## The problem
Locate each line in the rows below that contains the string "viewpoint" and copy those lines out. Case matters, so a match must have the same capitalization.

## Exercise materials
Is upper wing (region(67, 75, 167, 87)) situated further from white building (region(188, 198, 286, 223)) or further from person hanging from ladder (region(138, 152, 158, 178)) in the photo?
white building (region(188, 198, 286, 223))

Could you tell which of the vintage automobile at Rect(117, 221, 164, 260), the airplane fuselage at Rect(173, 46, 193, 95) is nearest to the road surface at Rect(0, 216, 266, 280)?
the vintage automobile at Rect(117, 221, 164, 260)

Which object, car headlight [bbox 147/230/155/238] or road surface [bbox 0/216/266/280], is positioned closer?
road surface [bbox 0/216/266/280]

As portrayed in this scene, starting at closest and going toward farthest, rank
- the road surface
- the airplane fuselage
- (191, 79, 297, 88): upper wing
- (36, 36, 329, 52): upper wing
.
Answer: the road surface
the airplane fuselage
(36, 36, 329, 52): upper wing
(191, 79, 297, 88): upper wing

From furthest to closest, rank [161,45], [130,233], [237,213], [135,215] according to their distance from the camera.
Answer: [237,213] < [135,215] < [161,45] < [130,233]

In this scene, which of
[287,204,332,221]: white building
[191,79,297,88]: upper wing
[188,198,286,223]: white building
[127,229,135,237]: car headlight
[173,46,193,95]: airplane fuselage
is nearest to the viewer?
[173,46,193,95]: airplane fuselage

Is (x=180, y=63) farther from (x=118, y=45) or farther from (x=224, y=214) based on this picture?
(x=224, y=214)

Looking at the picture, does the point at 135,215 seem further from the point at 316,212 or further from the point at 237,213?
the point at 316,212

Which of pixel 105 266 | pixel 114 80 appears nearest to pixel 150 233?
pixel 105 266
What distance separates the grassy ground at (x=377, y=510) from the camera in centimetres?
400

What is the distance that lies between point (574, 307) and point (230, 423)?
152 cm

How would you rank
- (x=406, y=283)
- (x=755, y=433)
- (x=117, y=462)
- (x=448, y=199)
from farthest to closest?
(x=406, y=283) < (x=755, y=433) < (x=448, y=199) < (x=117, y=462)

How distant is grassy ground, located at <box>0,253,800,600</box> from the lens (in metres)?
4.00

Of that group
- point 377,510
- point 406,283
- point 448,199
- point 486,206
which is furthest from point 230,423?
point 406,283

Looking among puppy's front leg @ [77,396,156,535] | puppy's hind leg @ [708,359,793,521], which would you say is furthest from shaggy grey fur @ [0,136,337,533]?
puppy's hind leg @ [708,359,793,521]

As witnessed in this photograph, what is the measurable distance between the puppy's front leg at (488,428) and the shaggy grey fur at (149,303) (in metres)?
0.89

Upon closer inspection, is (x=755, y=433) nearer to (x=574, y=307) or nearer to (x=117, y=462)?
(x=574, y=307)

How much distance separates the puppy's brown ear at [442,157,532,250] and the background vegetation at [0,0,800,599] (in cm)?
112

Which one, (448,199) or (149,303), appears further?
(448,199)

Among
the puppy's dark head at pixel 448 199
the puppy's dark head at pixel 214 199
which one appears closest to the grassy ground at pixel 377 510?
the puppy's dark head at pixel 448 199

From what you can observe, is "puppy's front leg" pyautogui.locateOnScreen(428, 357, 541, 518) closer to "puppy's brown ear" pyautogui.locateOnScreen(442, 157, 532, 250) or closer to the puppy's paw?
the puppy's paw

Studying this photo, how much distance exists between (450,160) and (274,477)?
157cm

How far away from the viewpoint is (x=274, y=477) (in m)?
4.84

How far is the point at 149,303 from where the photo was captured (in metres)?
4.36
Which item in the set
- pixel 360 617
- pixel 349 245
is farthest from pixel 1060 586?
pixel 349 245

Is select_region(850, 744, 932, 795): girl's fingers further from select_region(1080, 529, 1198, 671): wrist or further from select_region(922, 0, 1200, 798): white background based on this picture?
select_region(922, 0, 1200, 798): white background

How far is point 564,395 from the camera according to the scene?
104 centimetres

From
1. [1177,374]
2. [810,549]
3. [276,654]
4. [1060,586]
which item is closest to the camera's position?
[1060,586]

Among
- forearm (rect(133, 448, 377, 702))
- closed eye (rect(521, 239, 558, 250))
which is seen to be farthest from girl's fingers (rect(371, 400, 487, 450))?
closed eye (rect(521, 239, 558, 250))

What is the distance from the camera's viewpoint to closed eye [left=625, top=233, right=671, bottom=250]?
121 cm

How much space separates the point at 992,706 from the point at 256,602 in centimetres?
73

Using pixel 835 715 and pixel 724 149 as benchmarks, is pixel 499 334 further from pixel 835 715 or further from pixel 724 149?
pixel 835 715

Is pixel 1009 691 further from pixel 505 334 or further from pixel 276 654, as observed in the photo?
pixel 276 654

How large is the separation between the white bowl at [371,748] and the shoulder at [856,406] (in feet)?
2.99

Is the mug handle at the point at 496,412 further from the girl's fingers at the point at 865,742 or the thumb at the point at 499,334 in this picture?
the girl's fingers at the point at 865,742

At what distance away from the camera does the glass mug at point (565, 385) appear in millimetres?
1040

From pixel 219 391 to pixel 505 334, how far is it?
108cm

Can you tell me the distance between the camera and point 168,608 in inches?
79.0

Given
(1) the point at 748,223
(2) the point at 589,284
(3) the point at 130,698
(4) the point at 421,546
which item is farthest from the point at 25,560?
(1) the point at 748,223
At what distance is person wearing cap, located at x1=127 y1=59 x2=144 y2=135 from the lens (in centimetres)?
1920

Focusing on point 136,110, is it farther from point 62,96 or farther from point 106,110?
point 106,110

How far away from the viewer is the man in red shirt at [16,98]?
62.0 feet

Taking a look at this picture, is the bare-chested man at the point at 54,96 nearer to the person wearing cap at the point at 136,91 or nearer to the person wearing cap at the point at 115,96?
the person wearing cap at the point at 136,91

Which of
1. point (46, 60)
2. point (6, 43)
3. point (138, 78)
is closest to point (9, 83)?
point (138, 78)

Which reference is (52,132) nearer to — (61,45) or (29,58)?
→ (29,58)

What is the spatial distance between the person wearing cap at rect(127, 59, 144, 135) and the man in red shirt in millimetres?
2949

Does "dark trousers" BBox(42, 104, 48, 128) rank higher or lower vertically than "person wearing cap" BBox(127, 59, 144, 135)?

## Complete answer
How far away from the viewpoint is (x=274, y=477) (in m)?
What is the distance from the camera's viewpoint to closed eye [left=625, top=233, right=671, bottom=250]?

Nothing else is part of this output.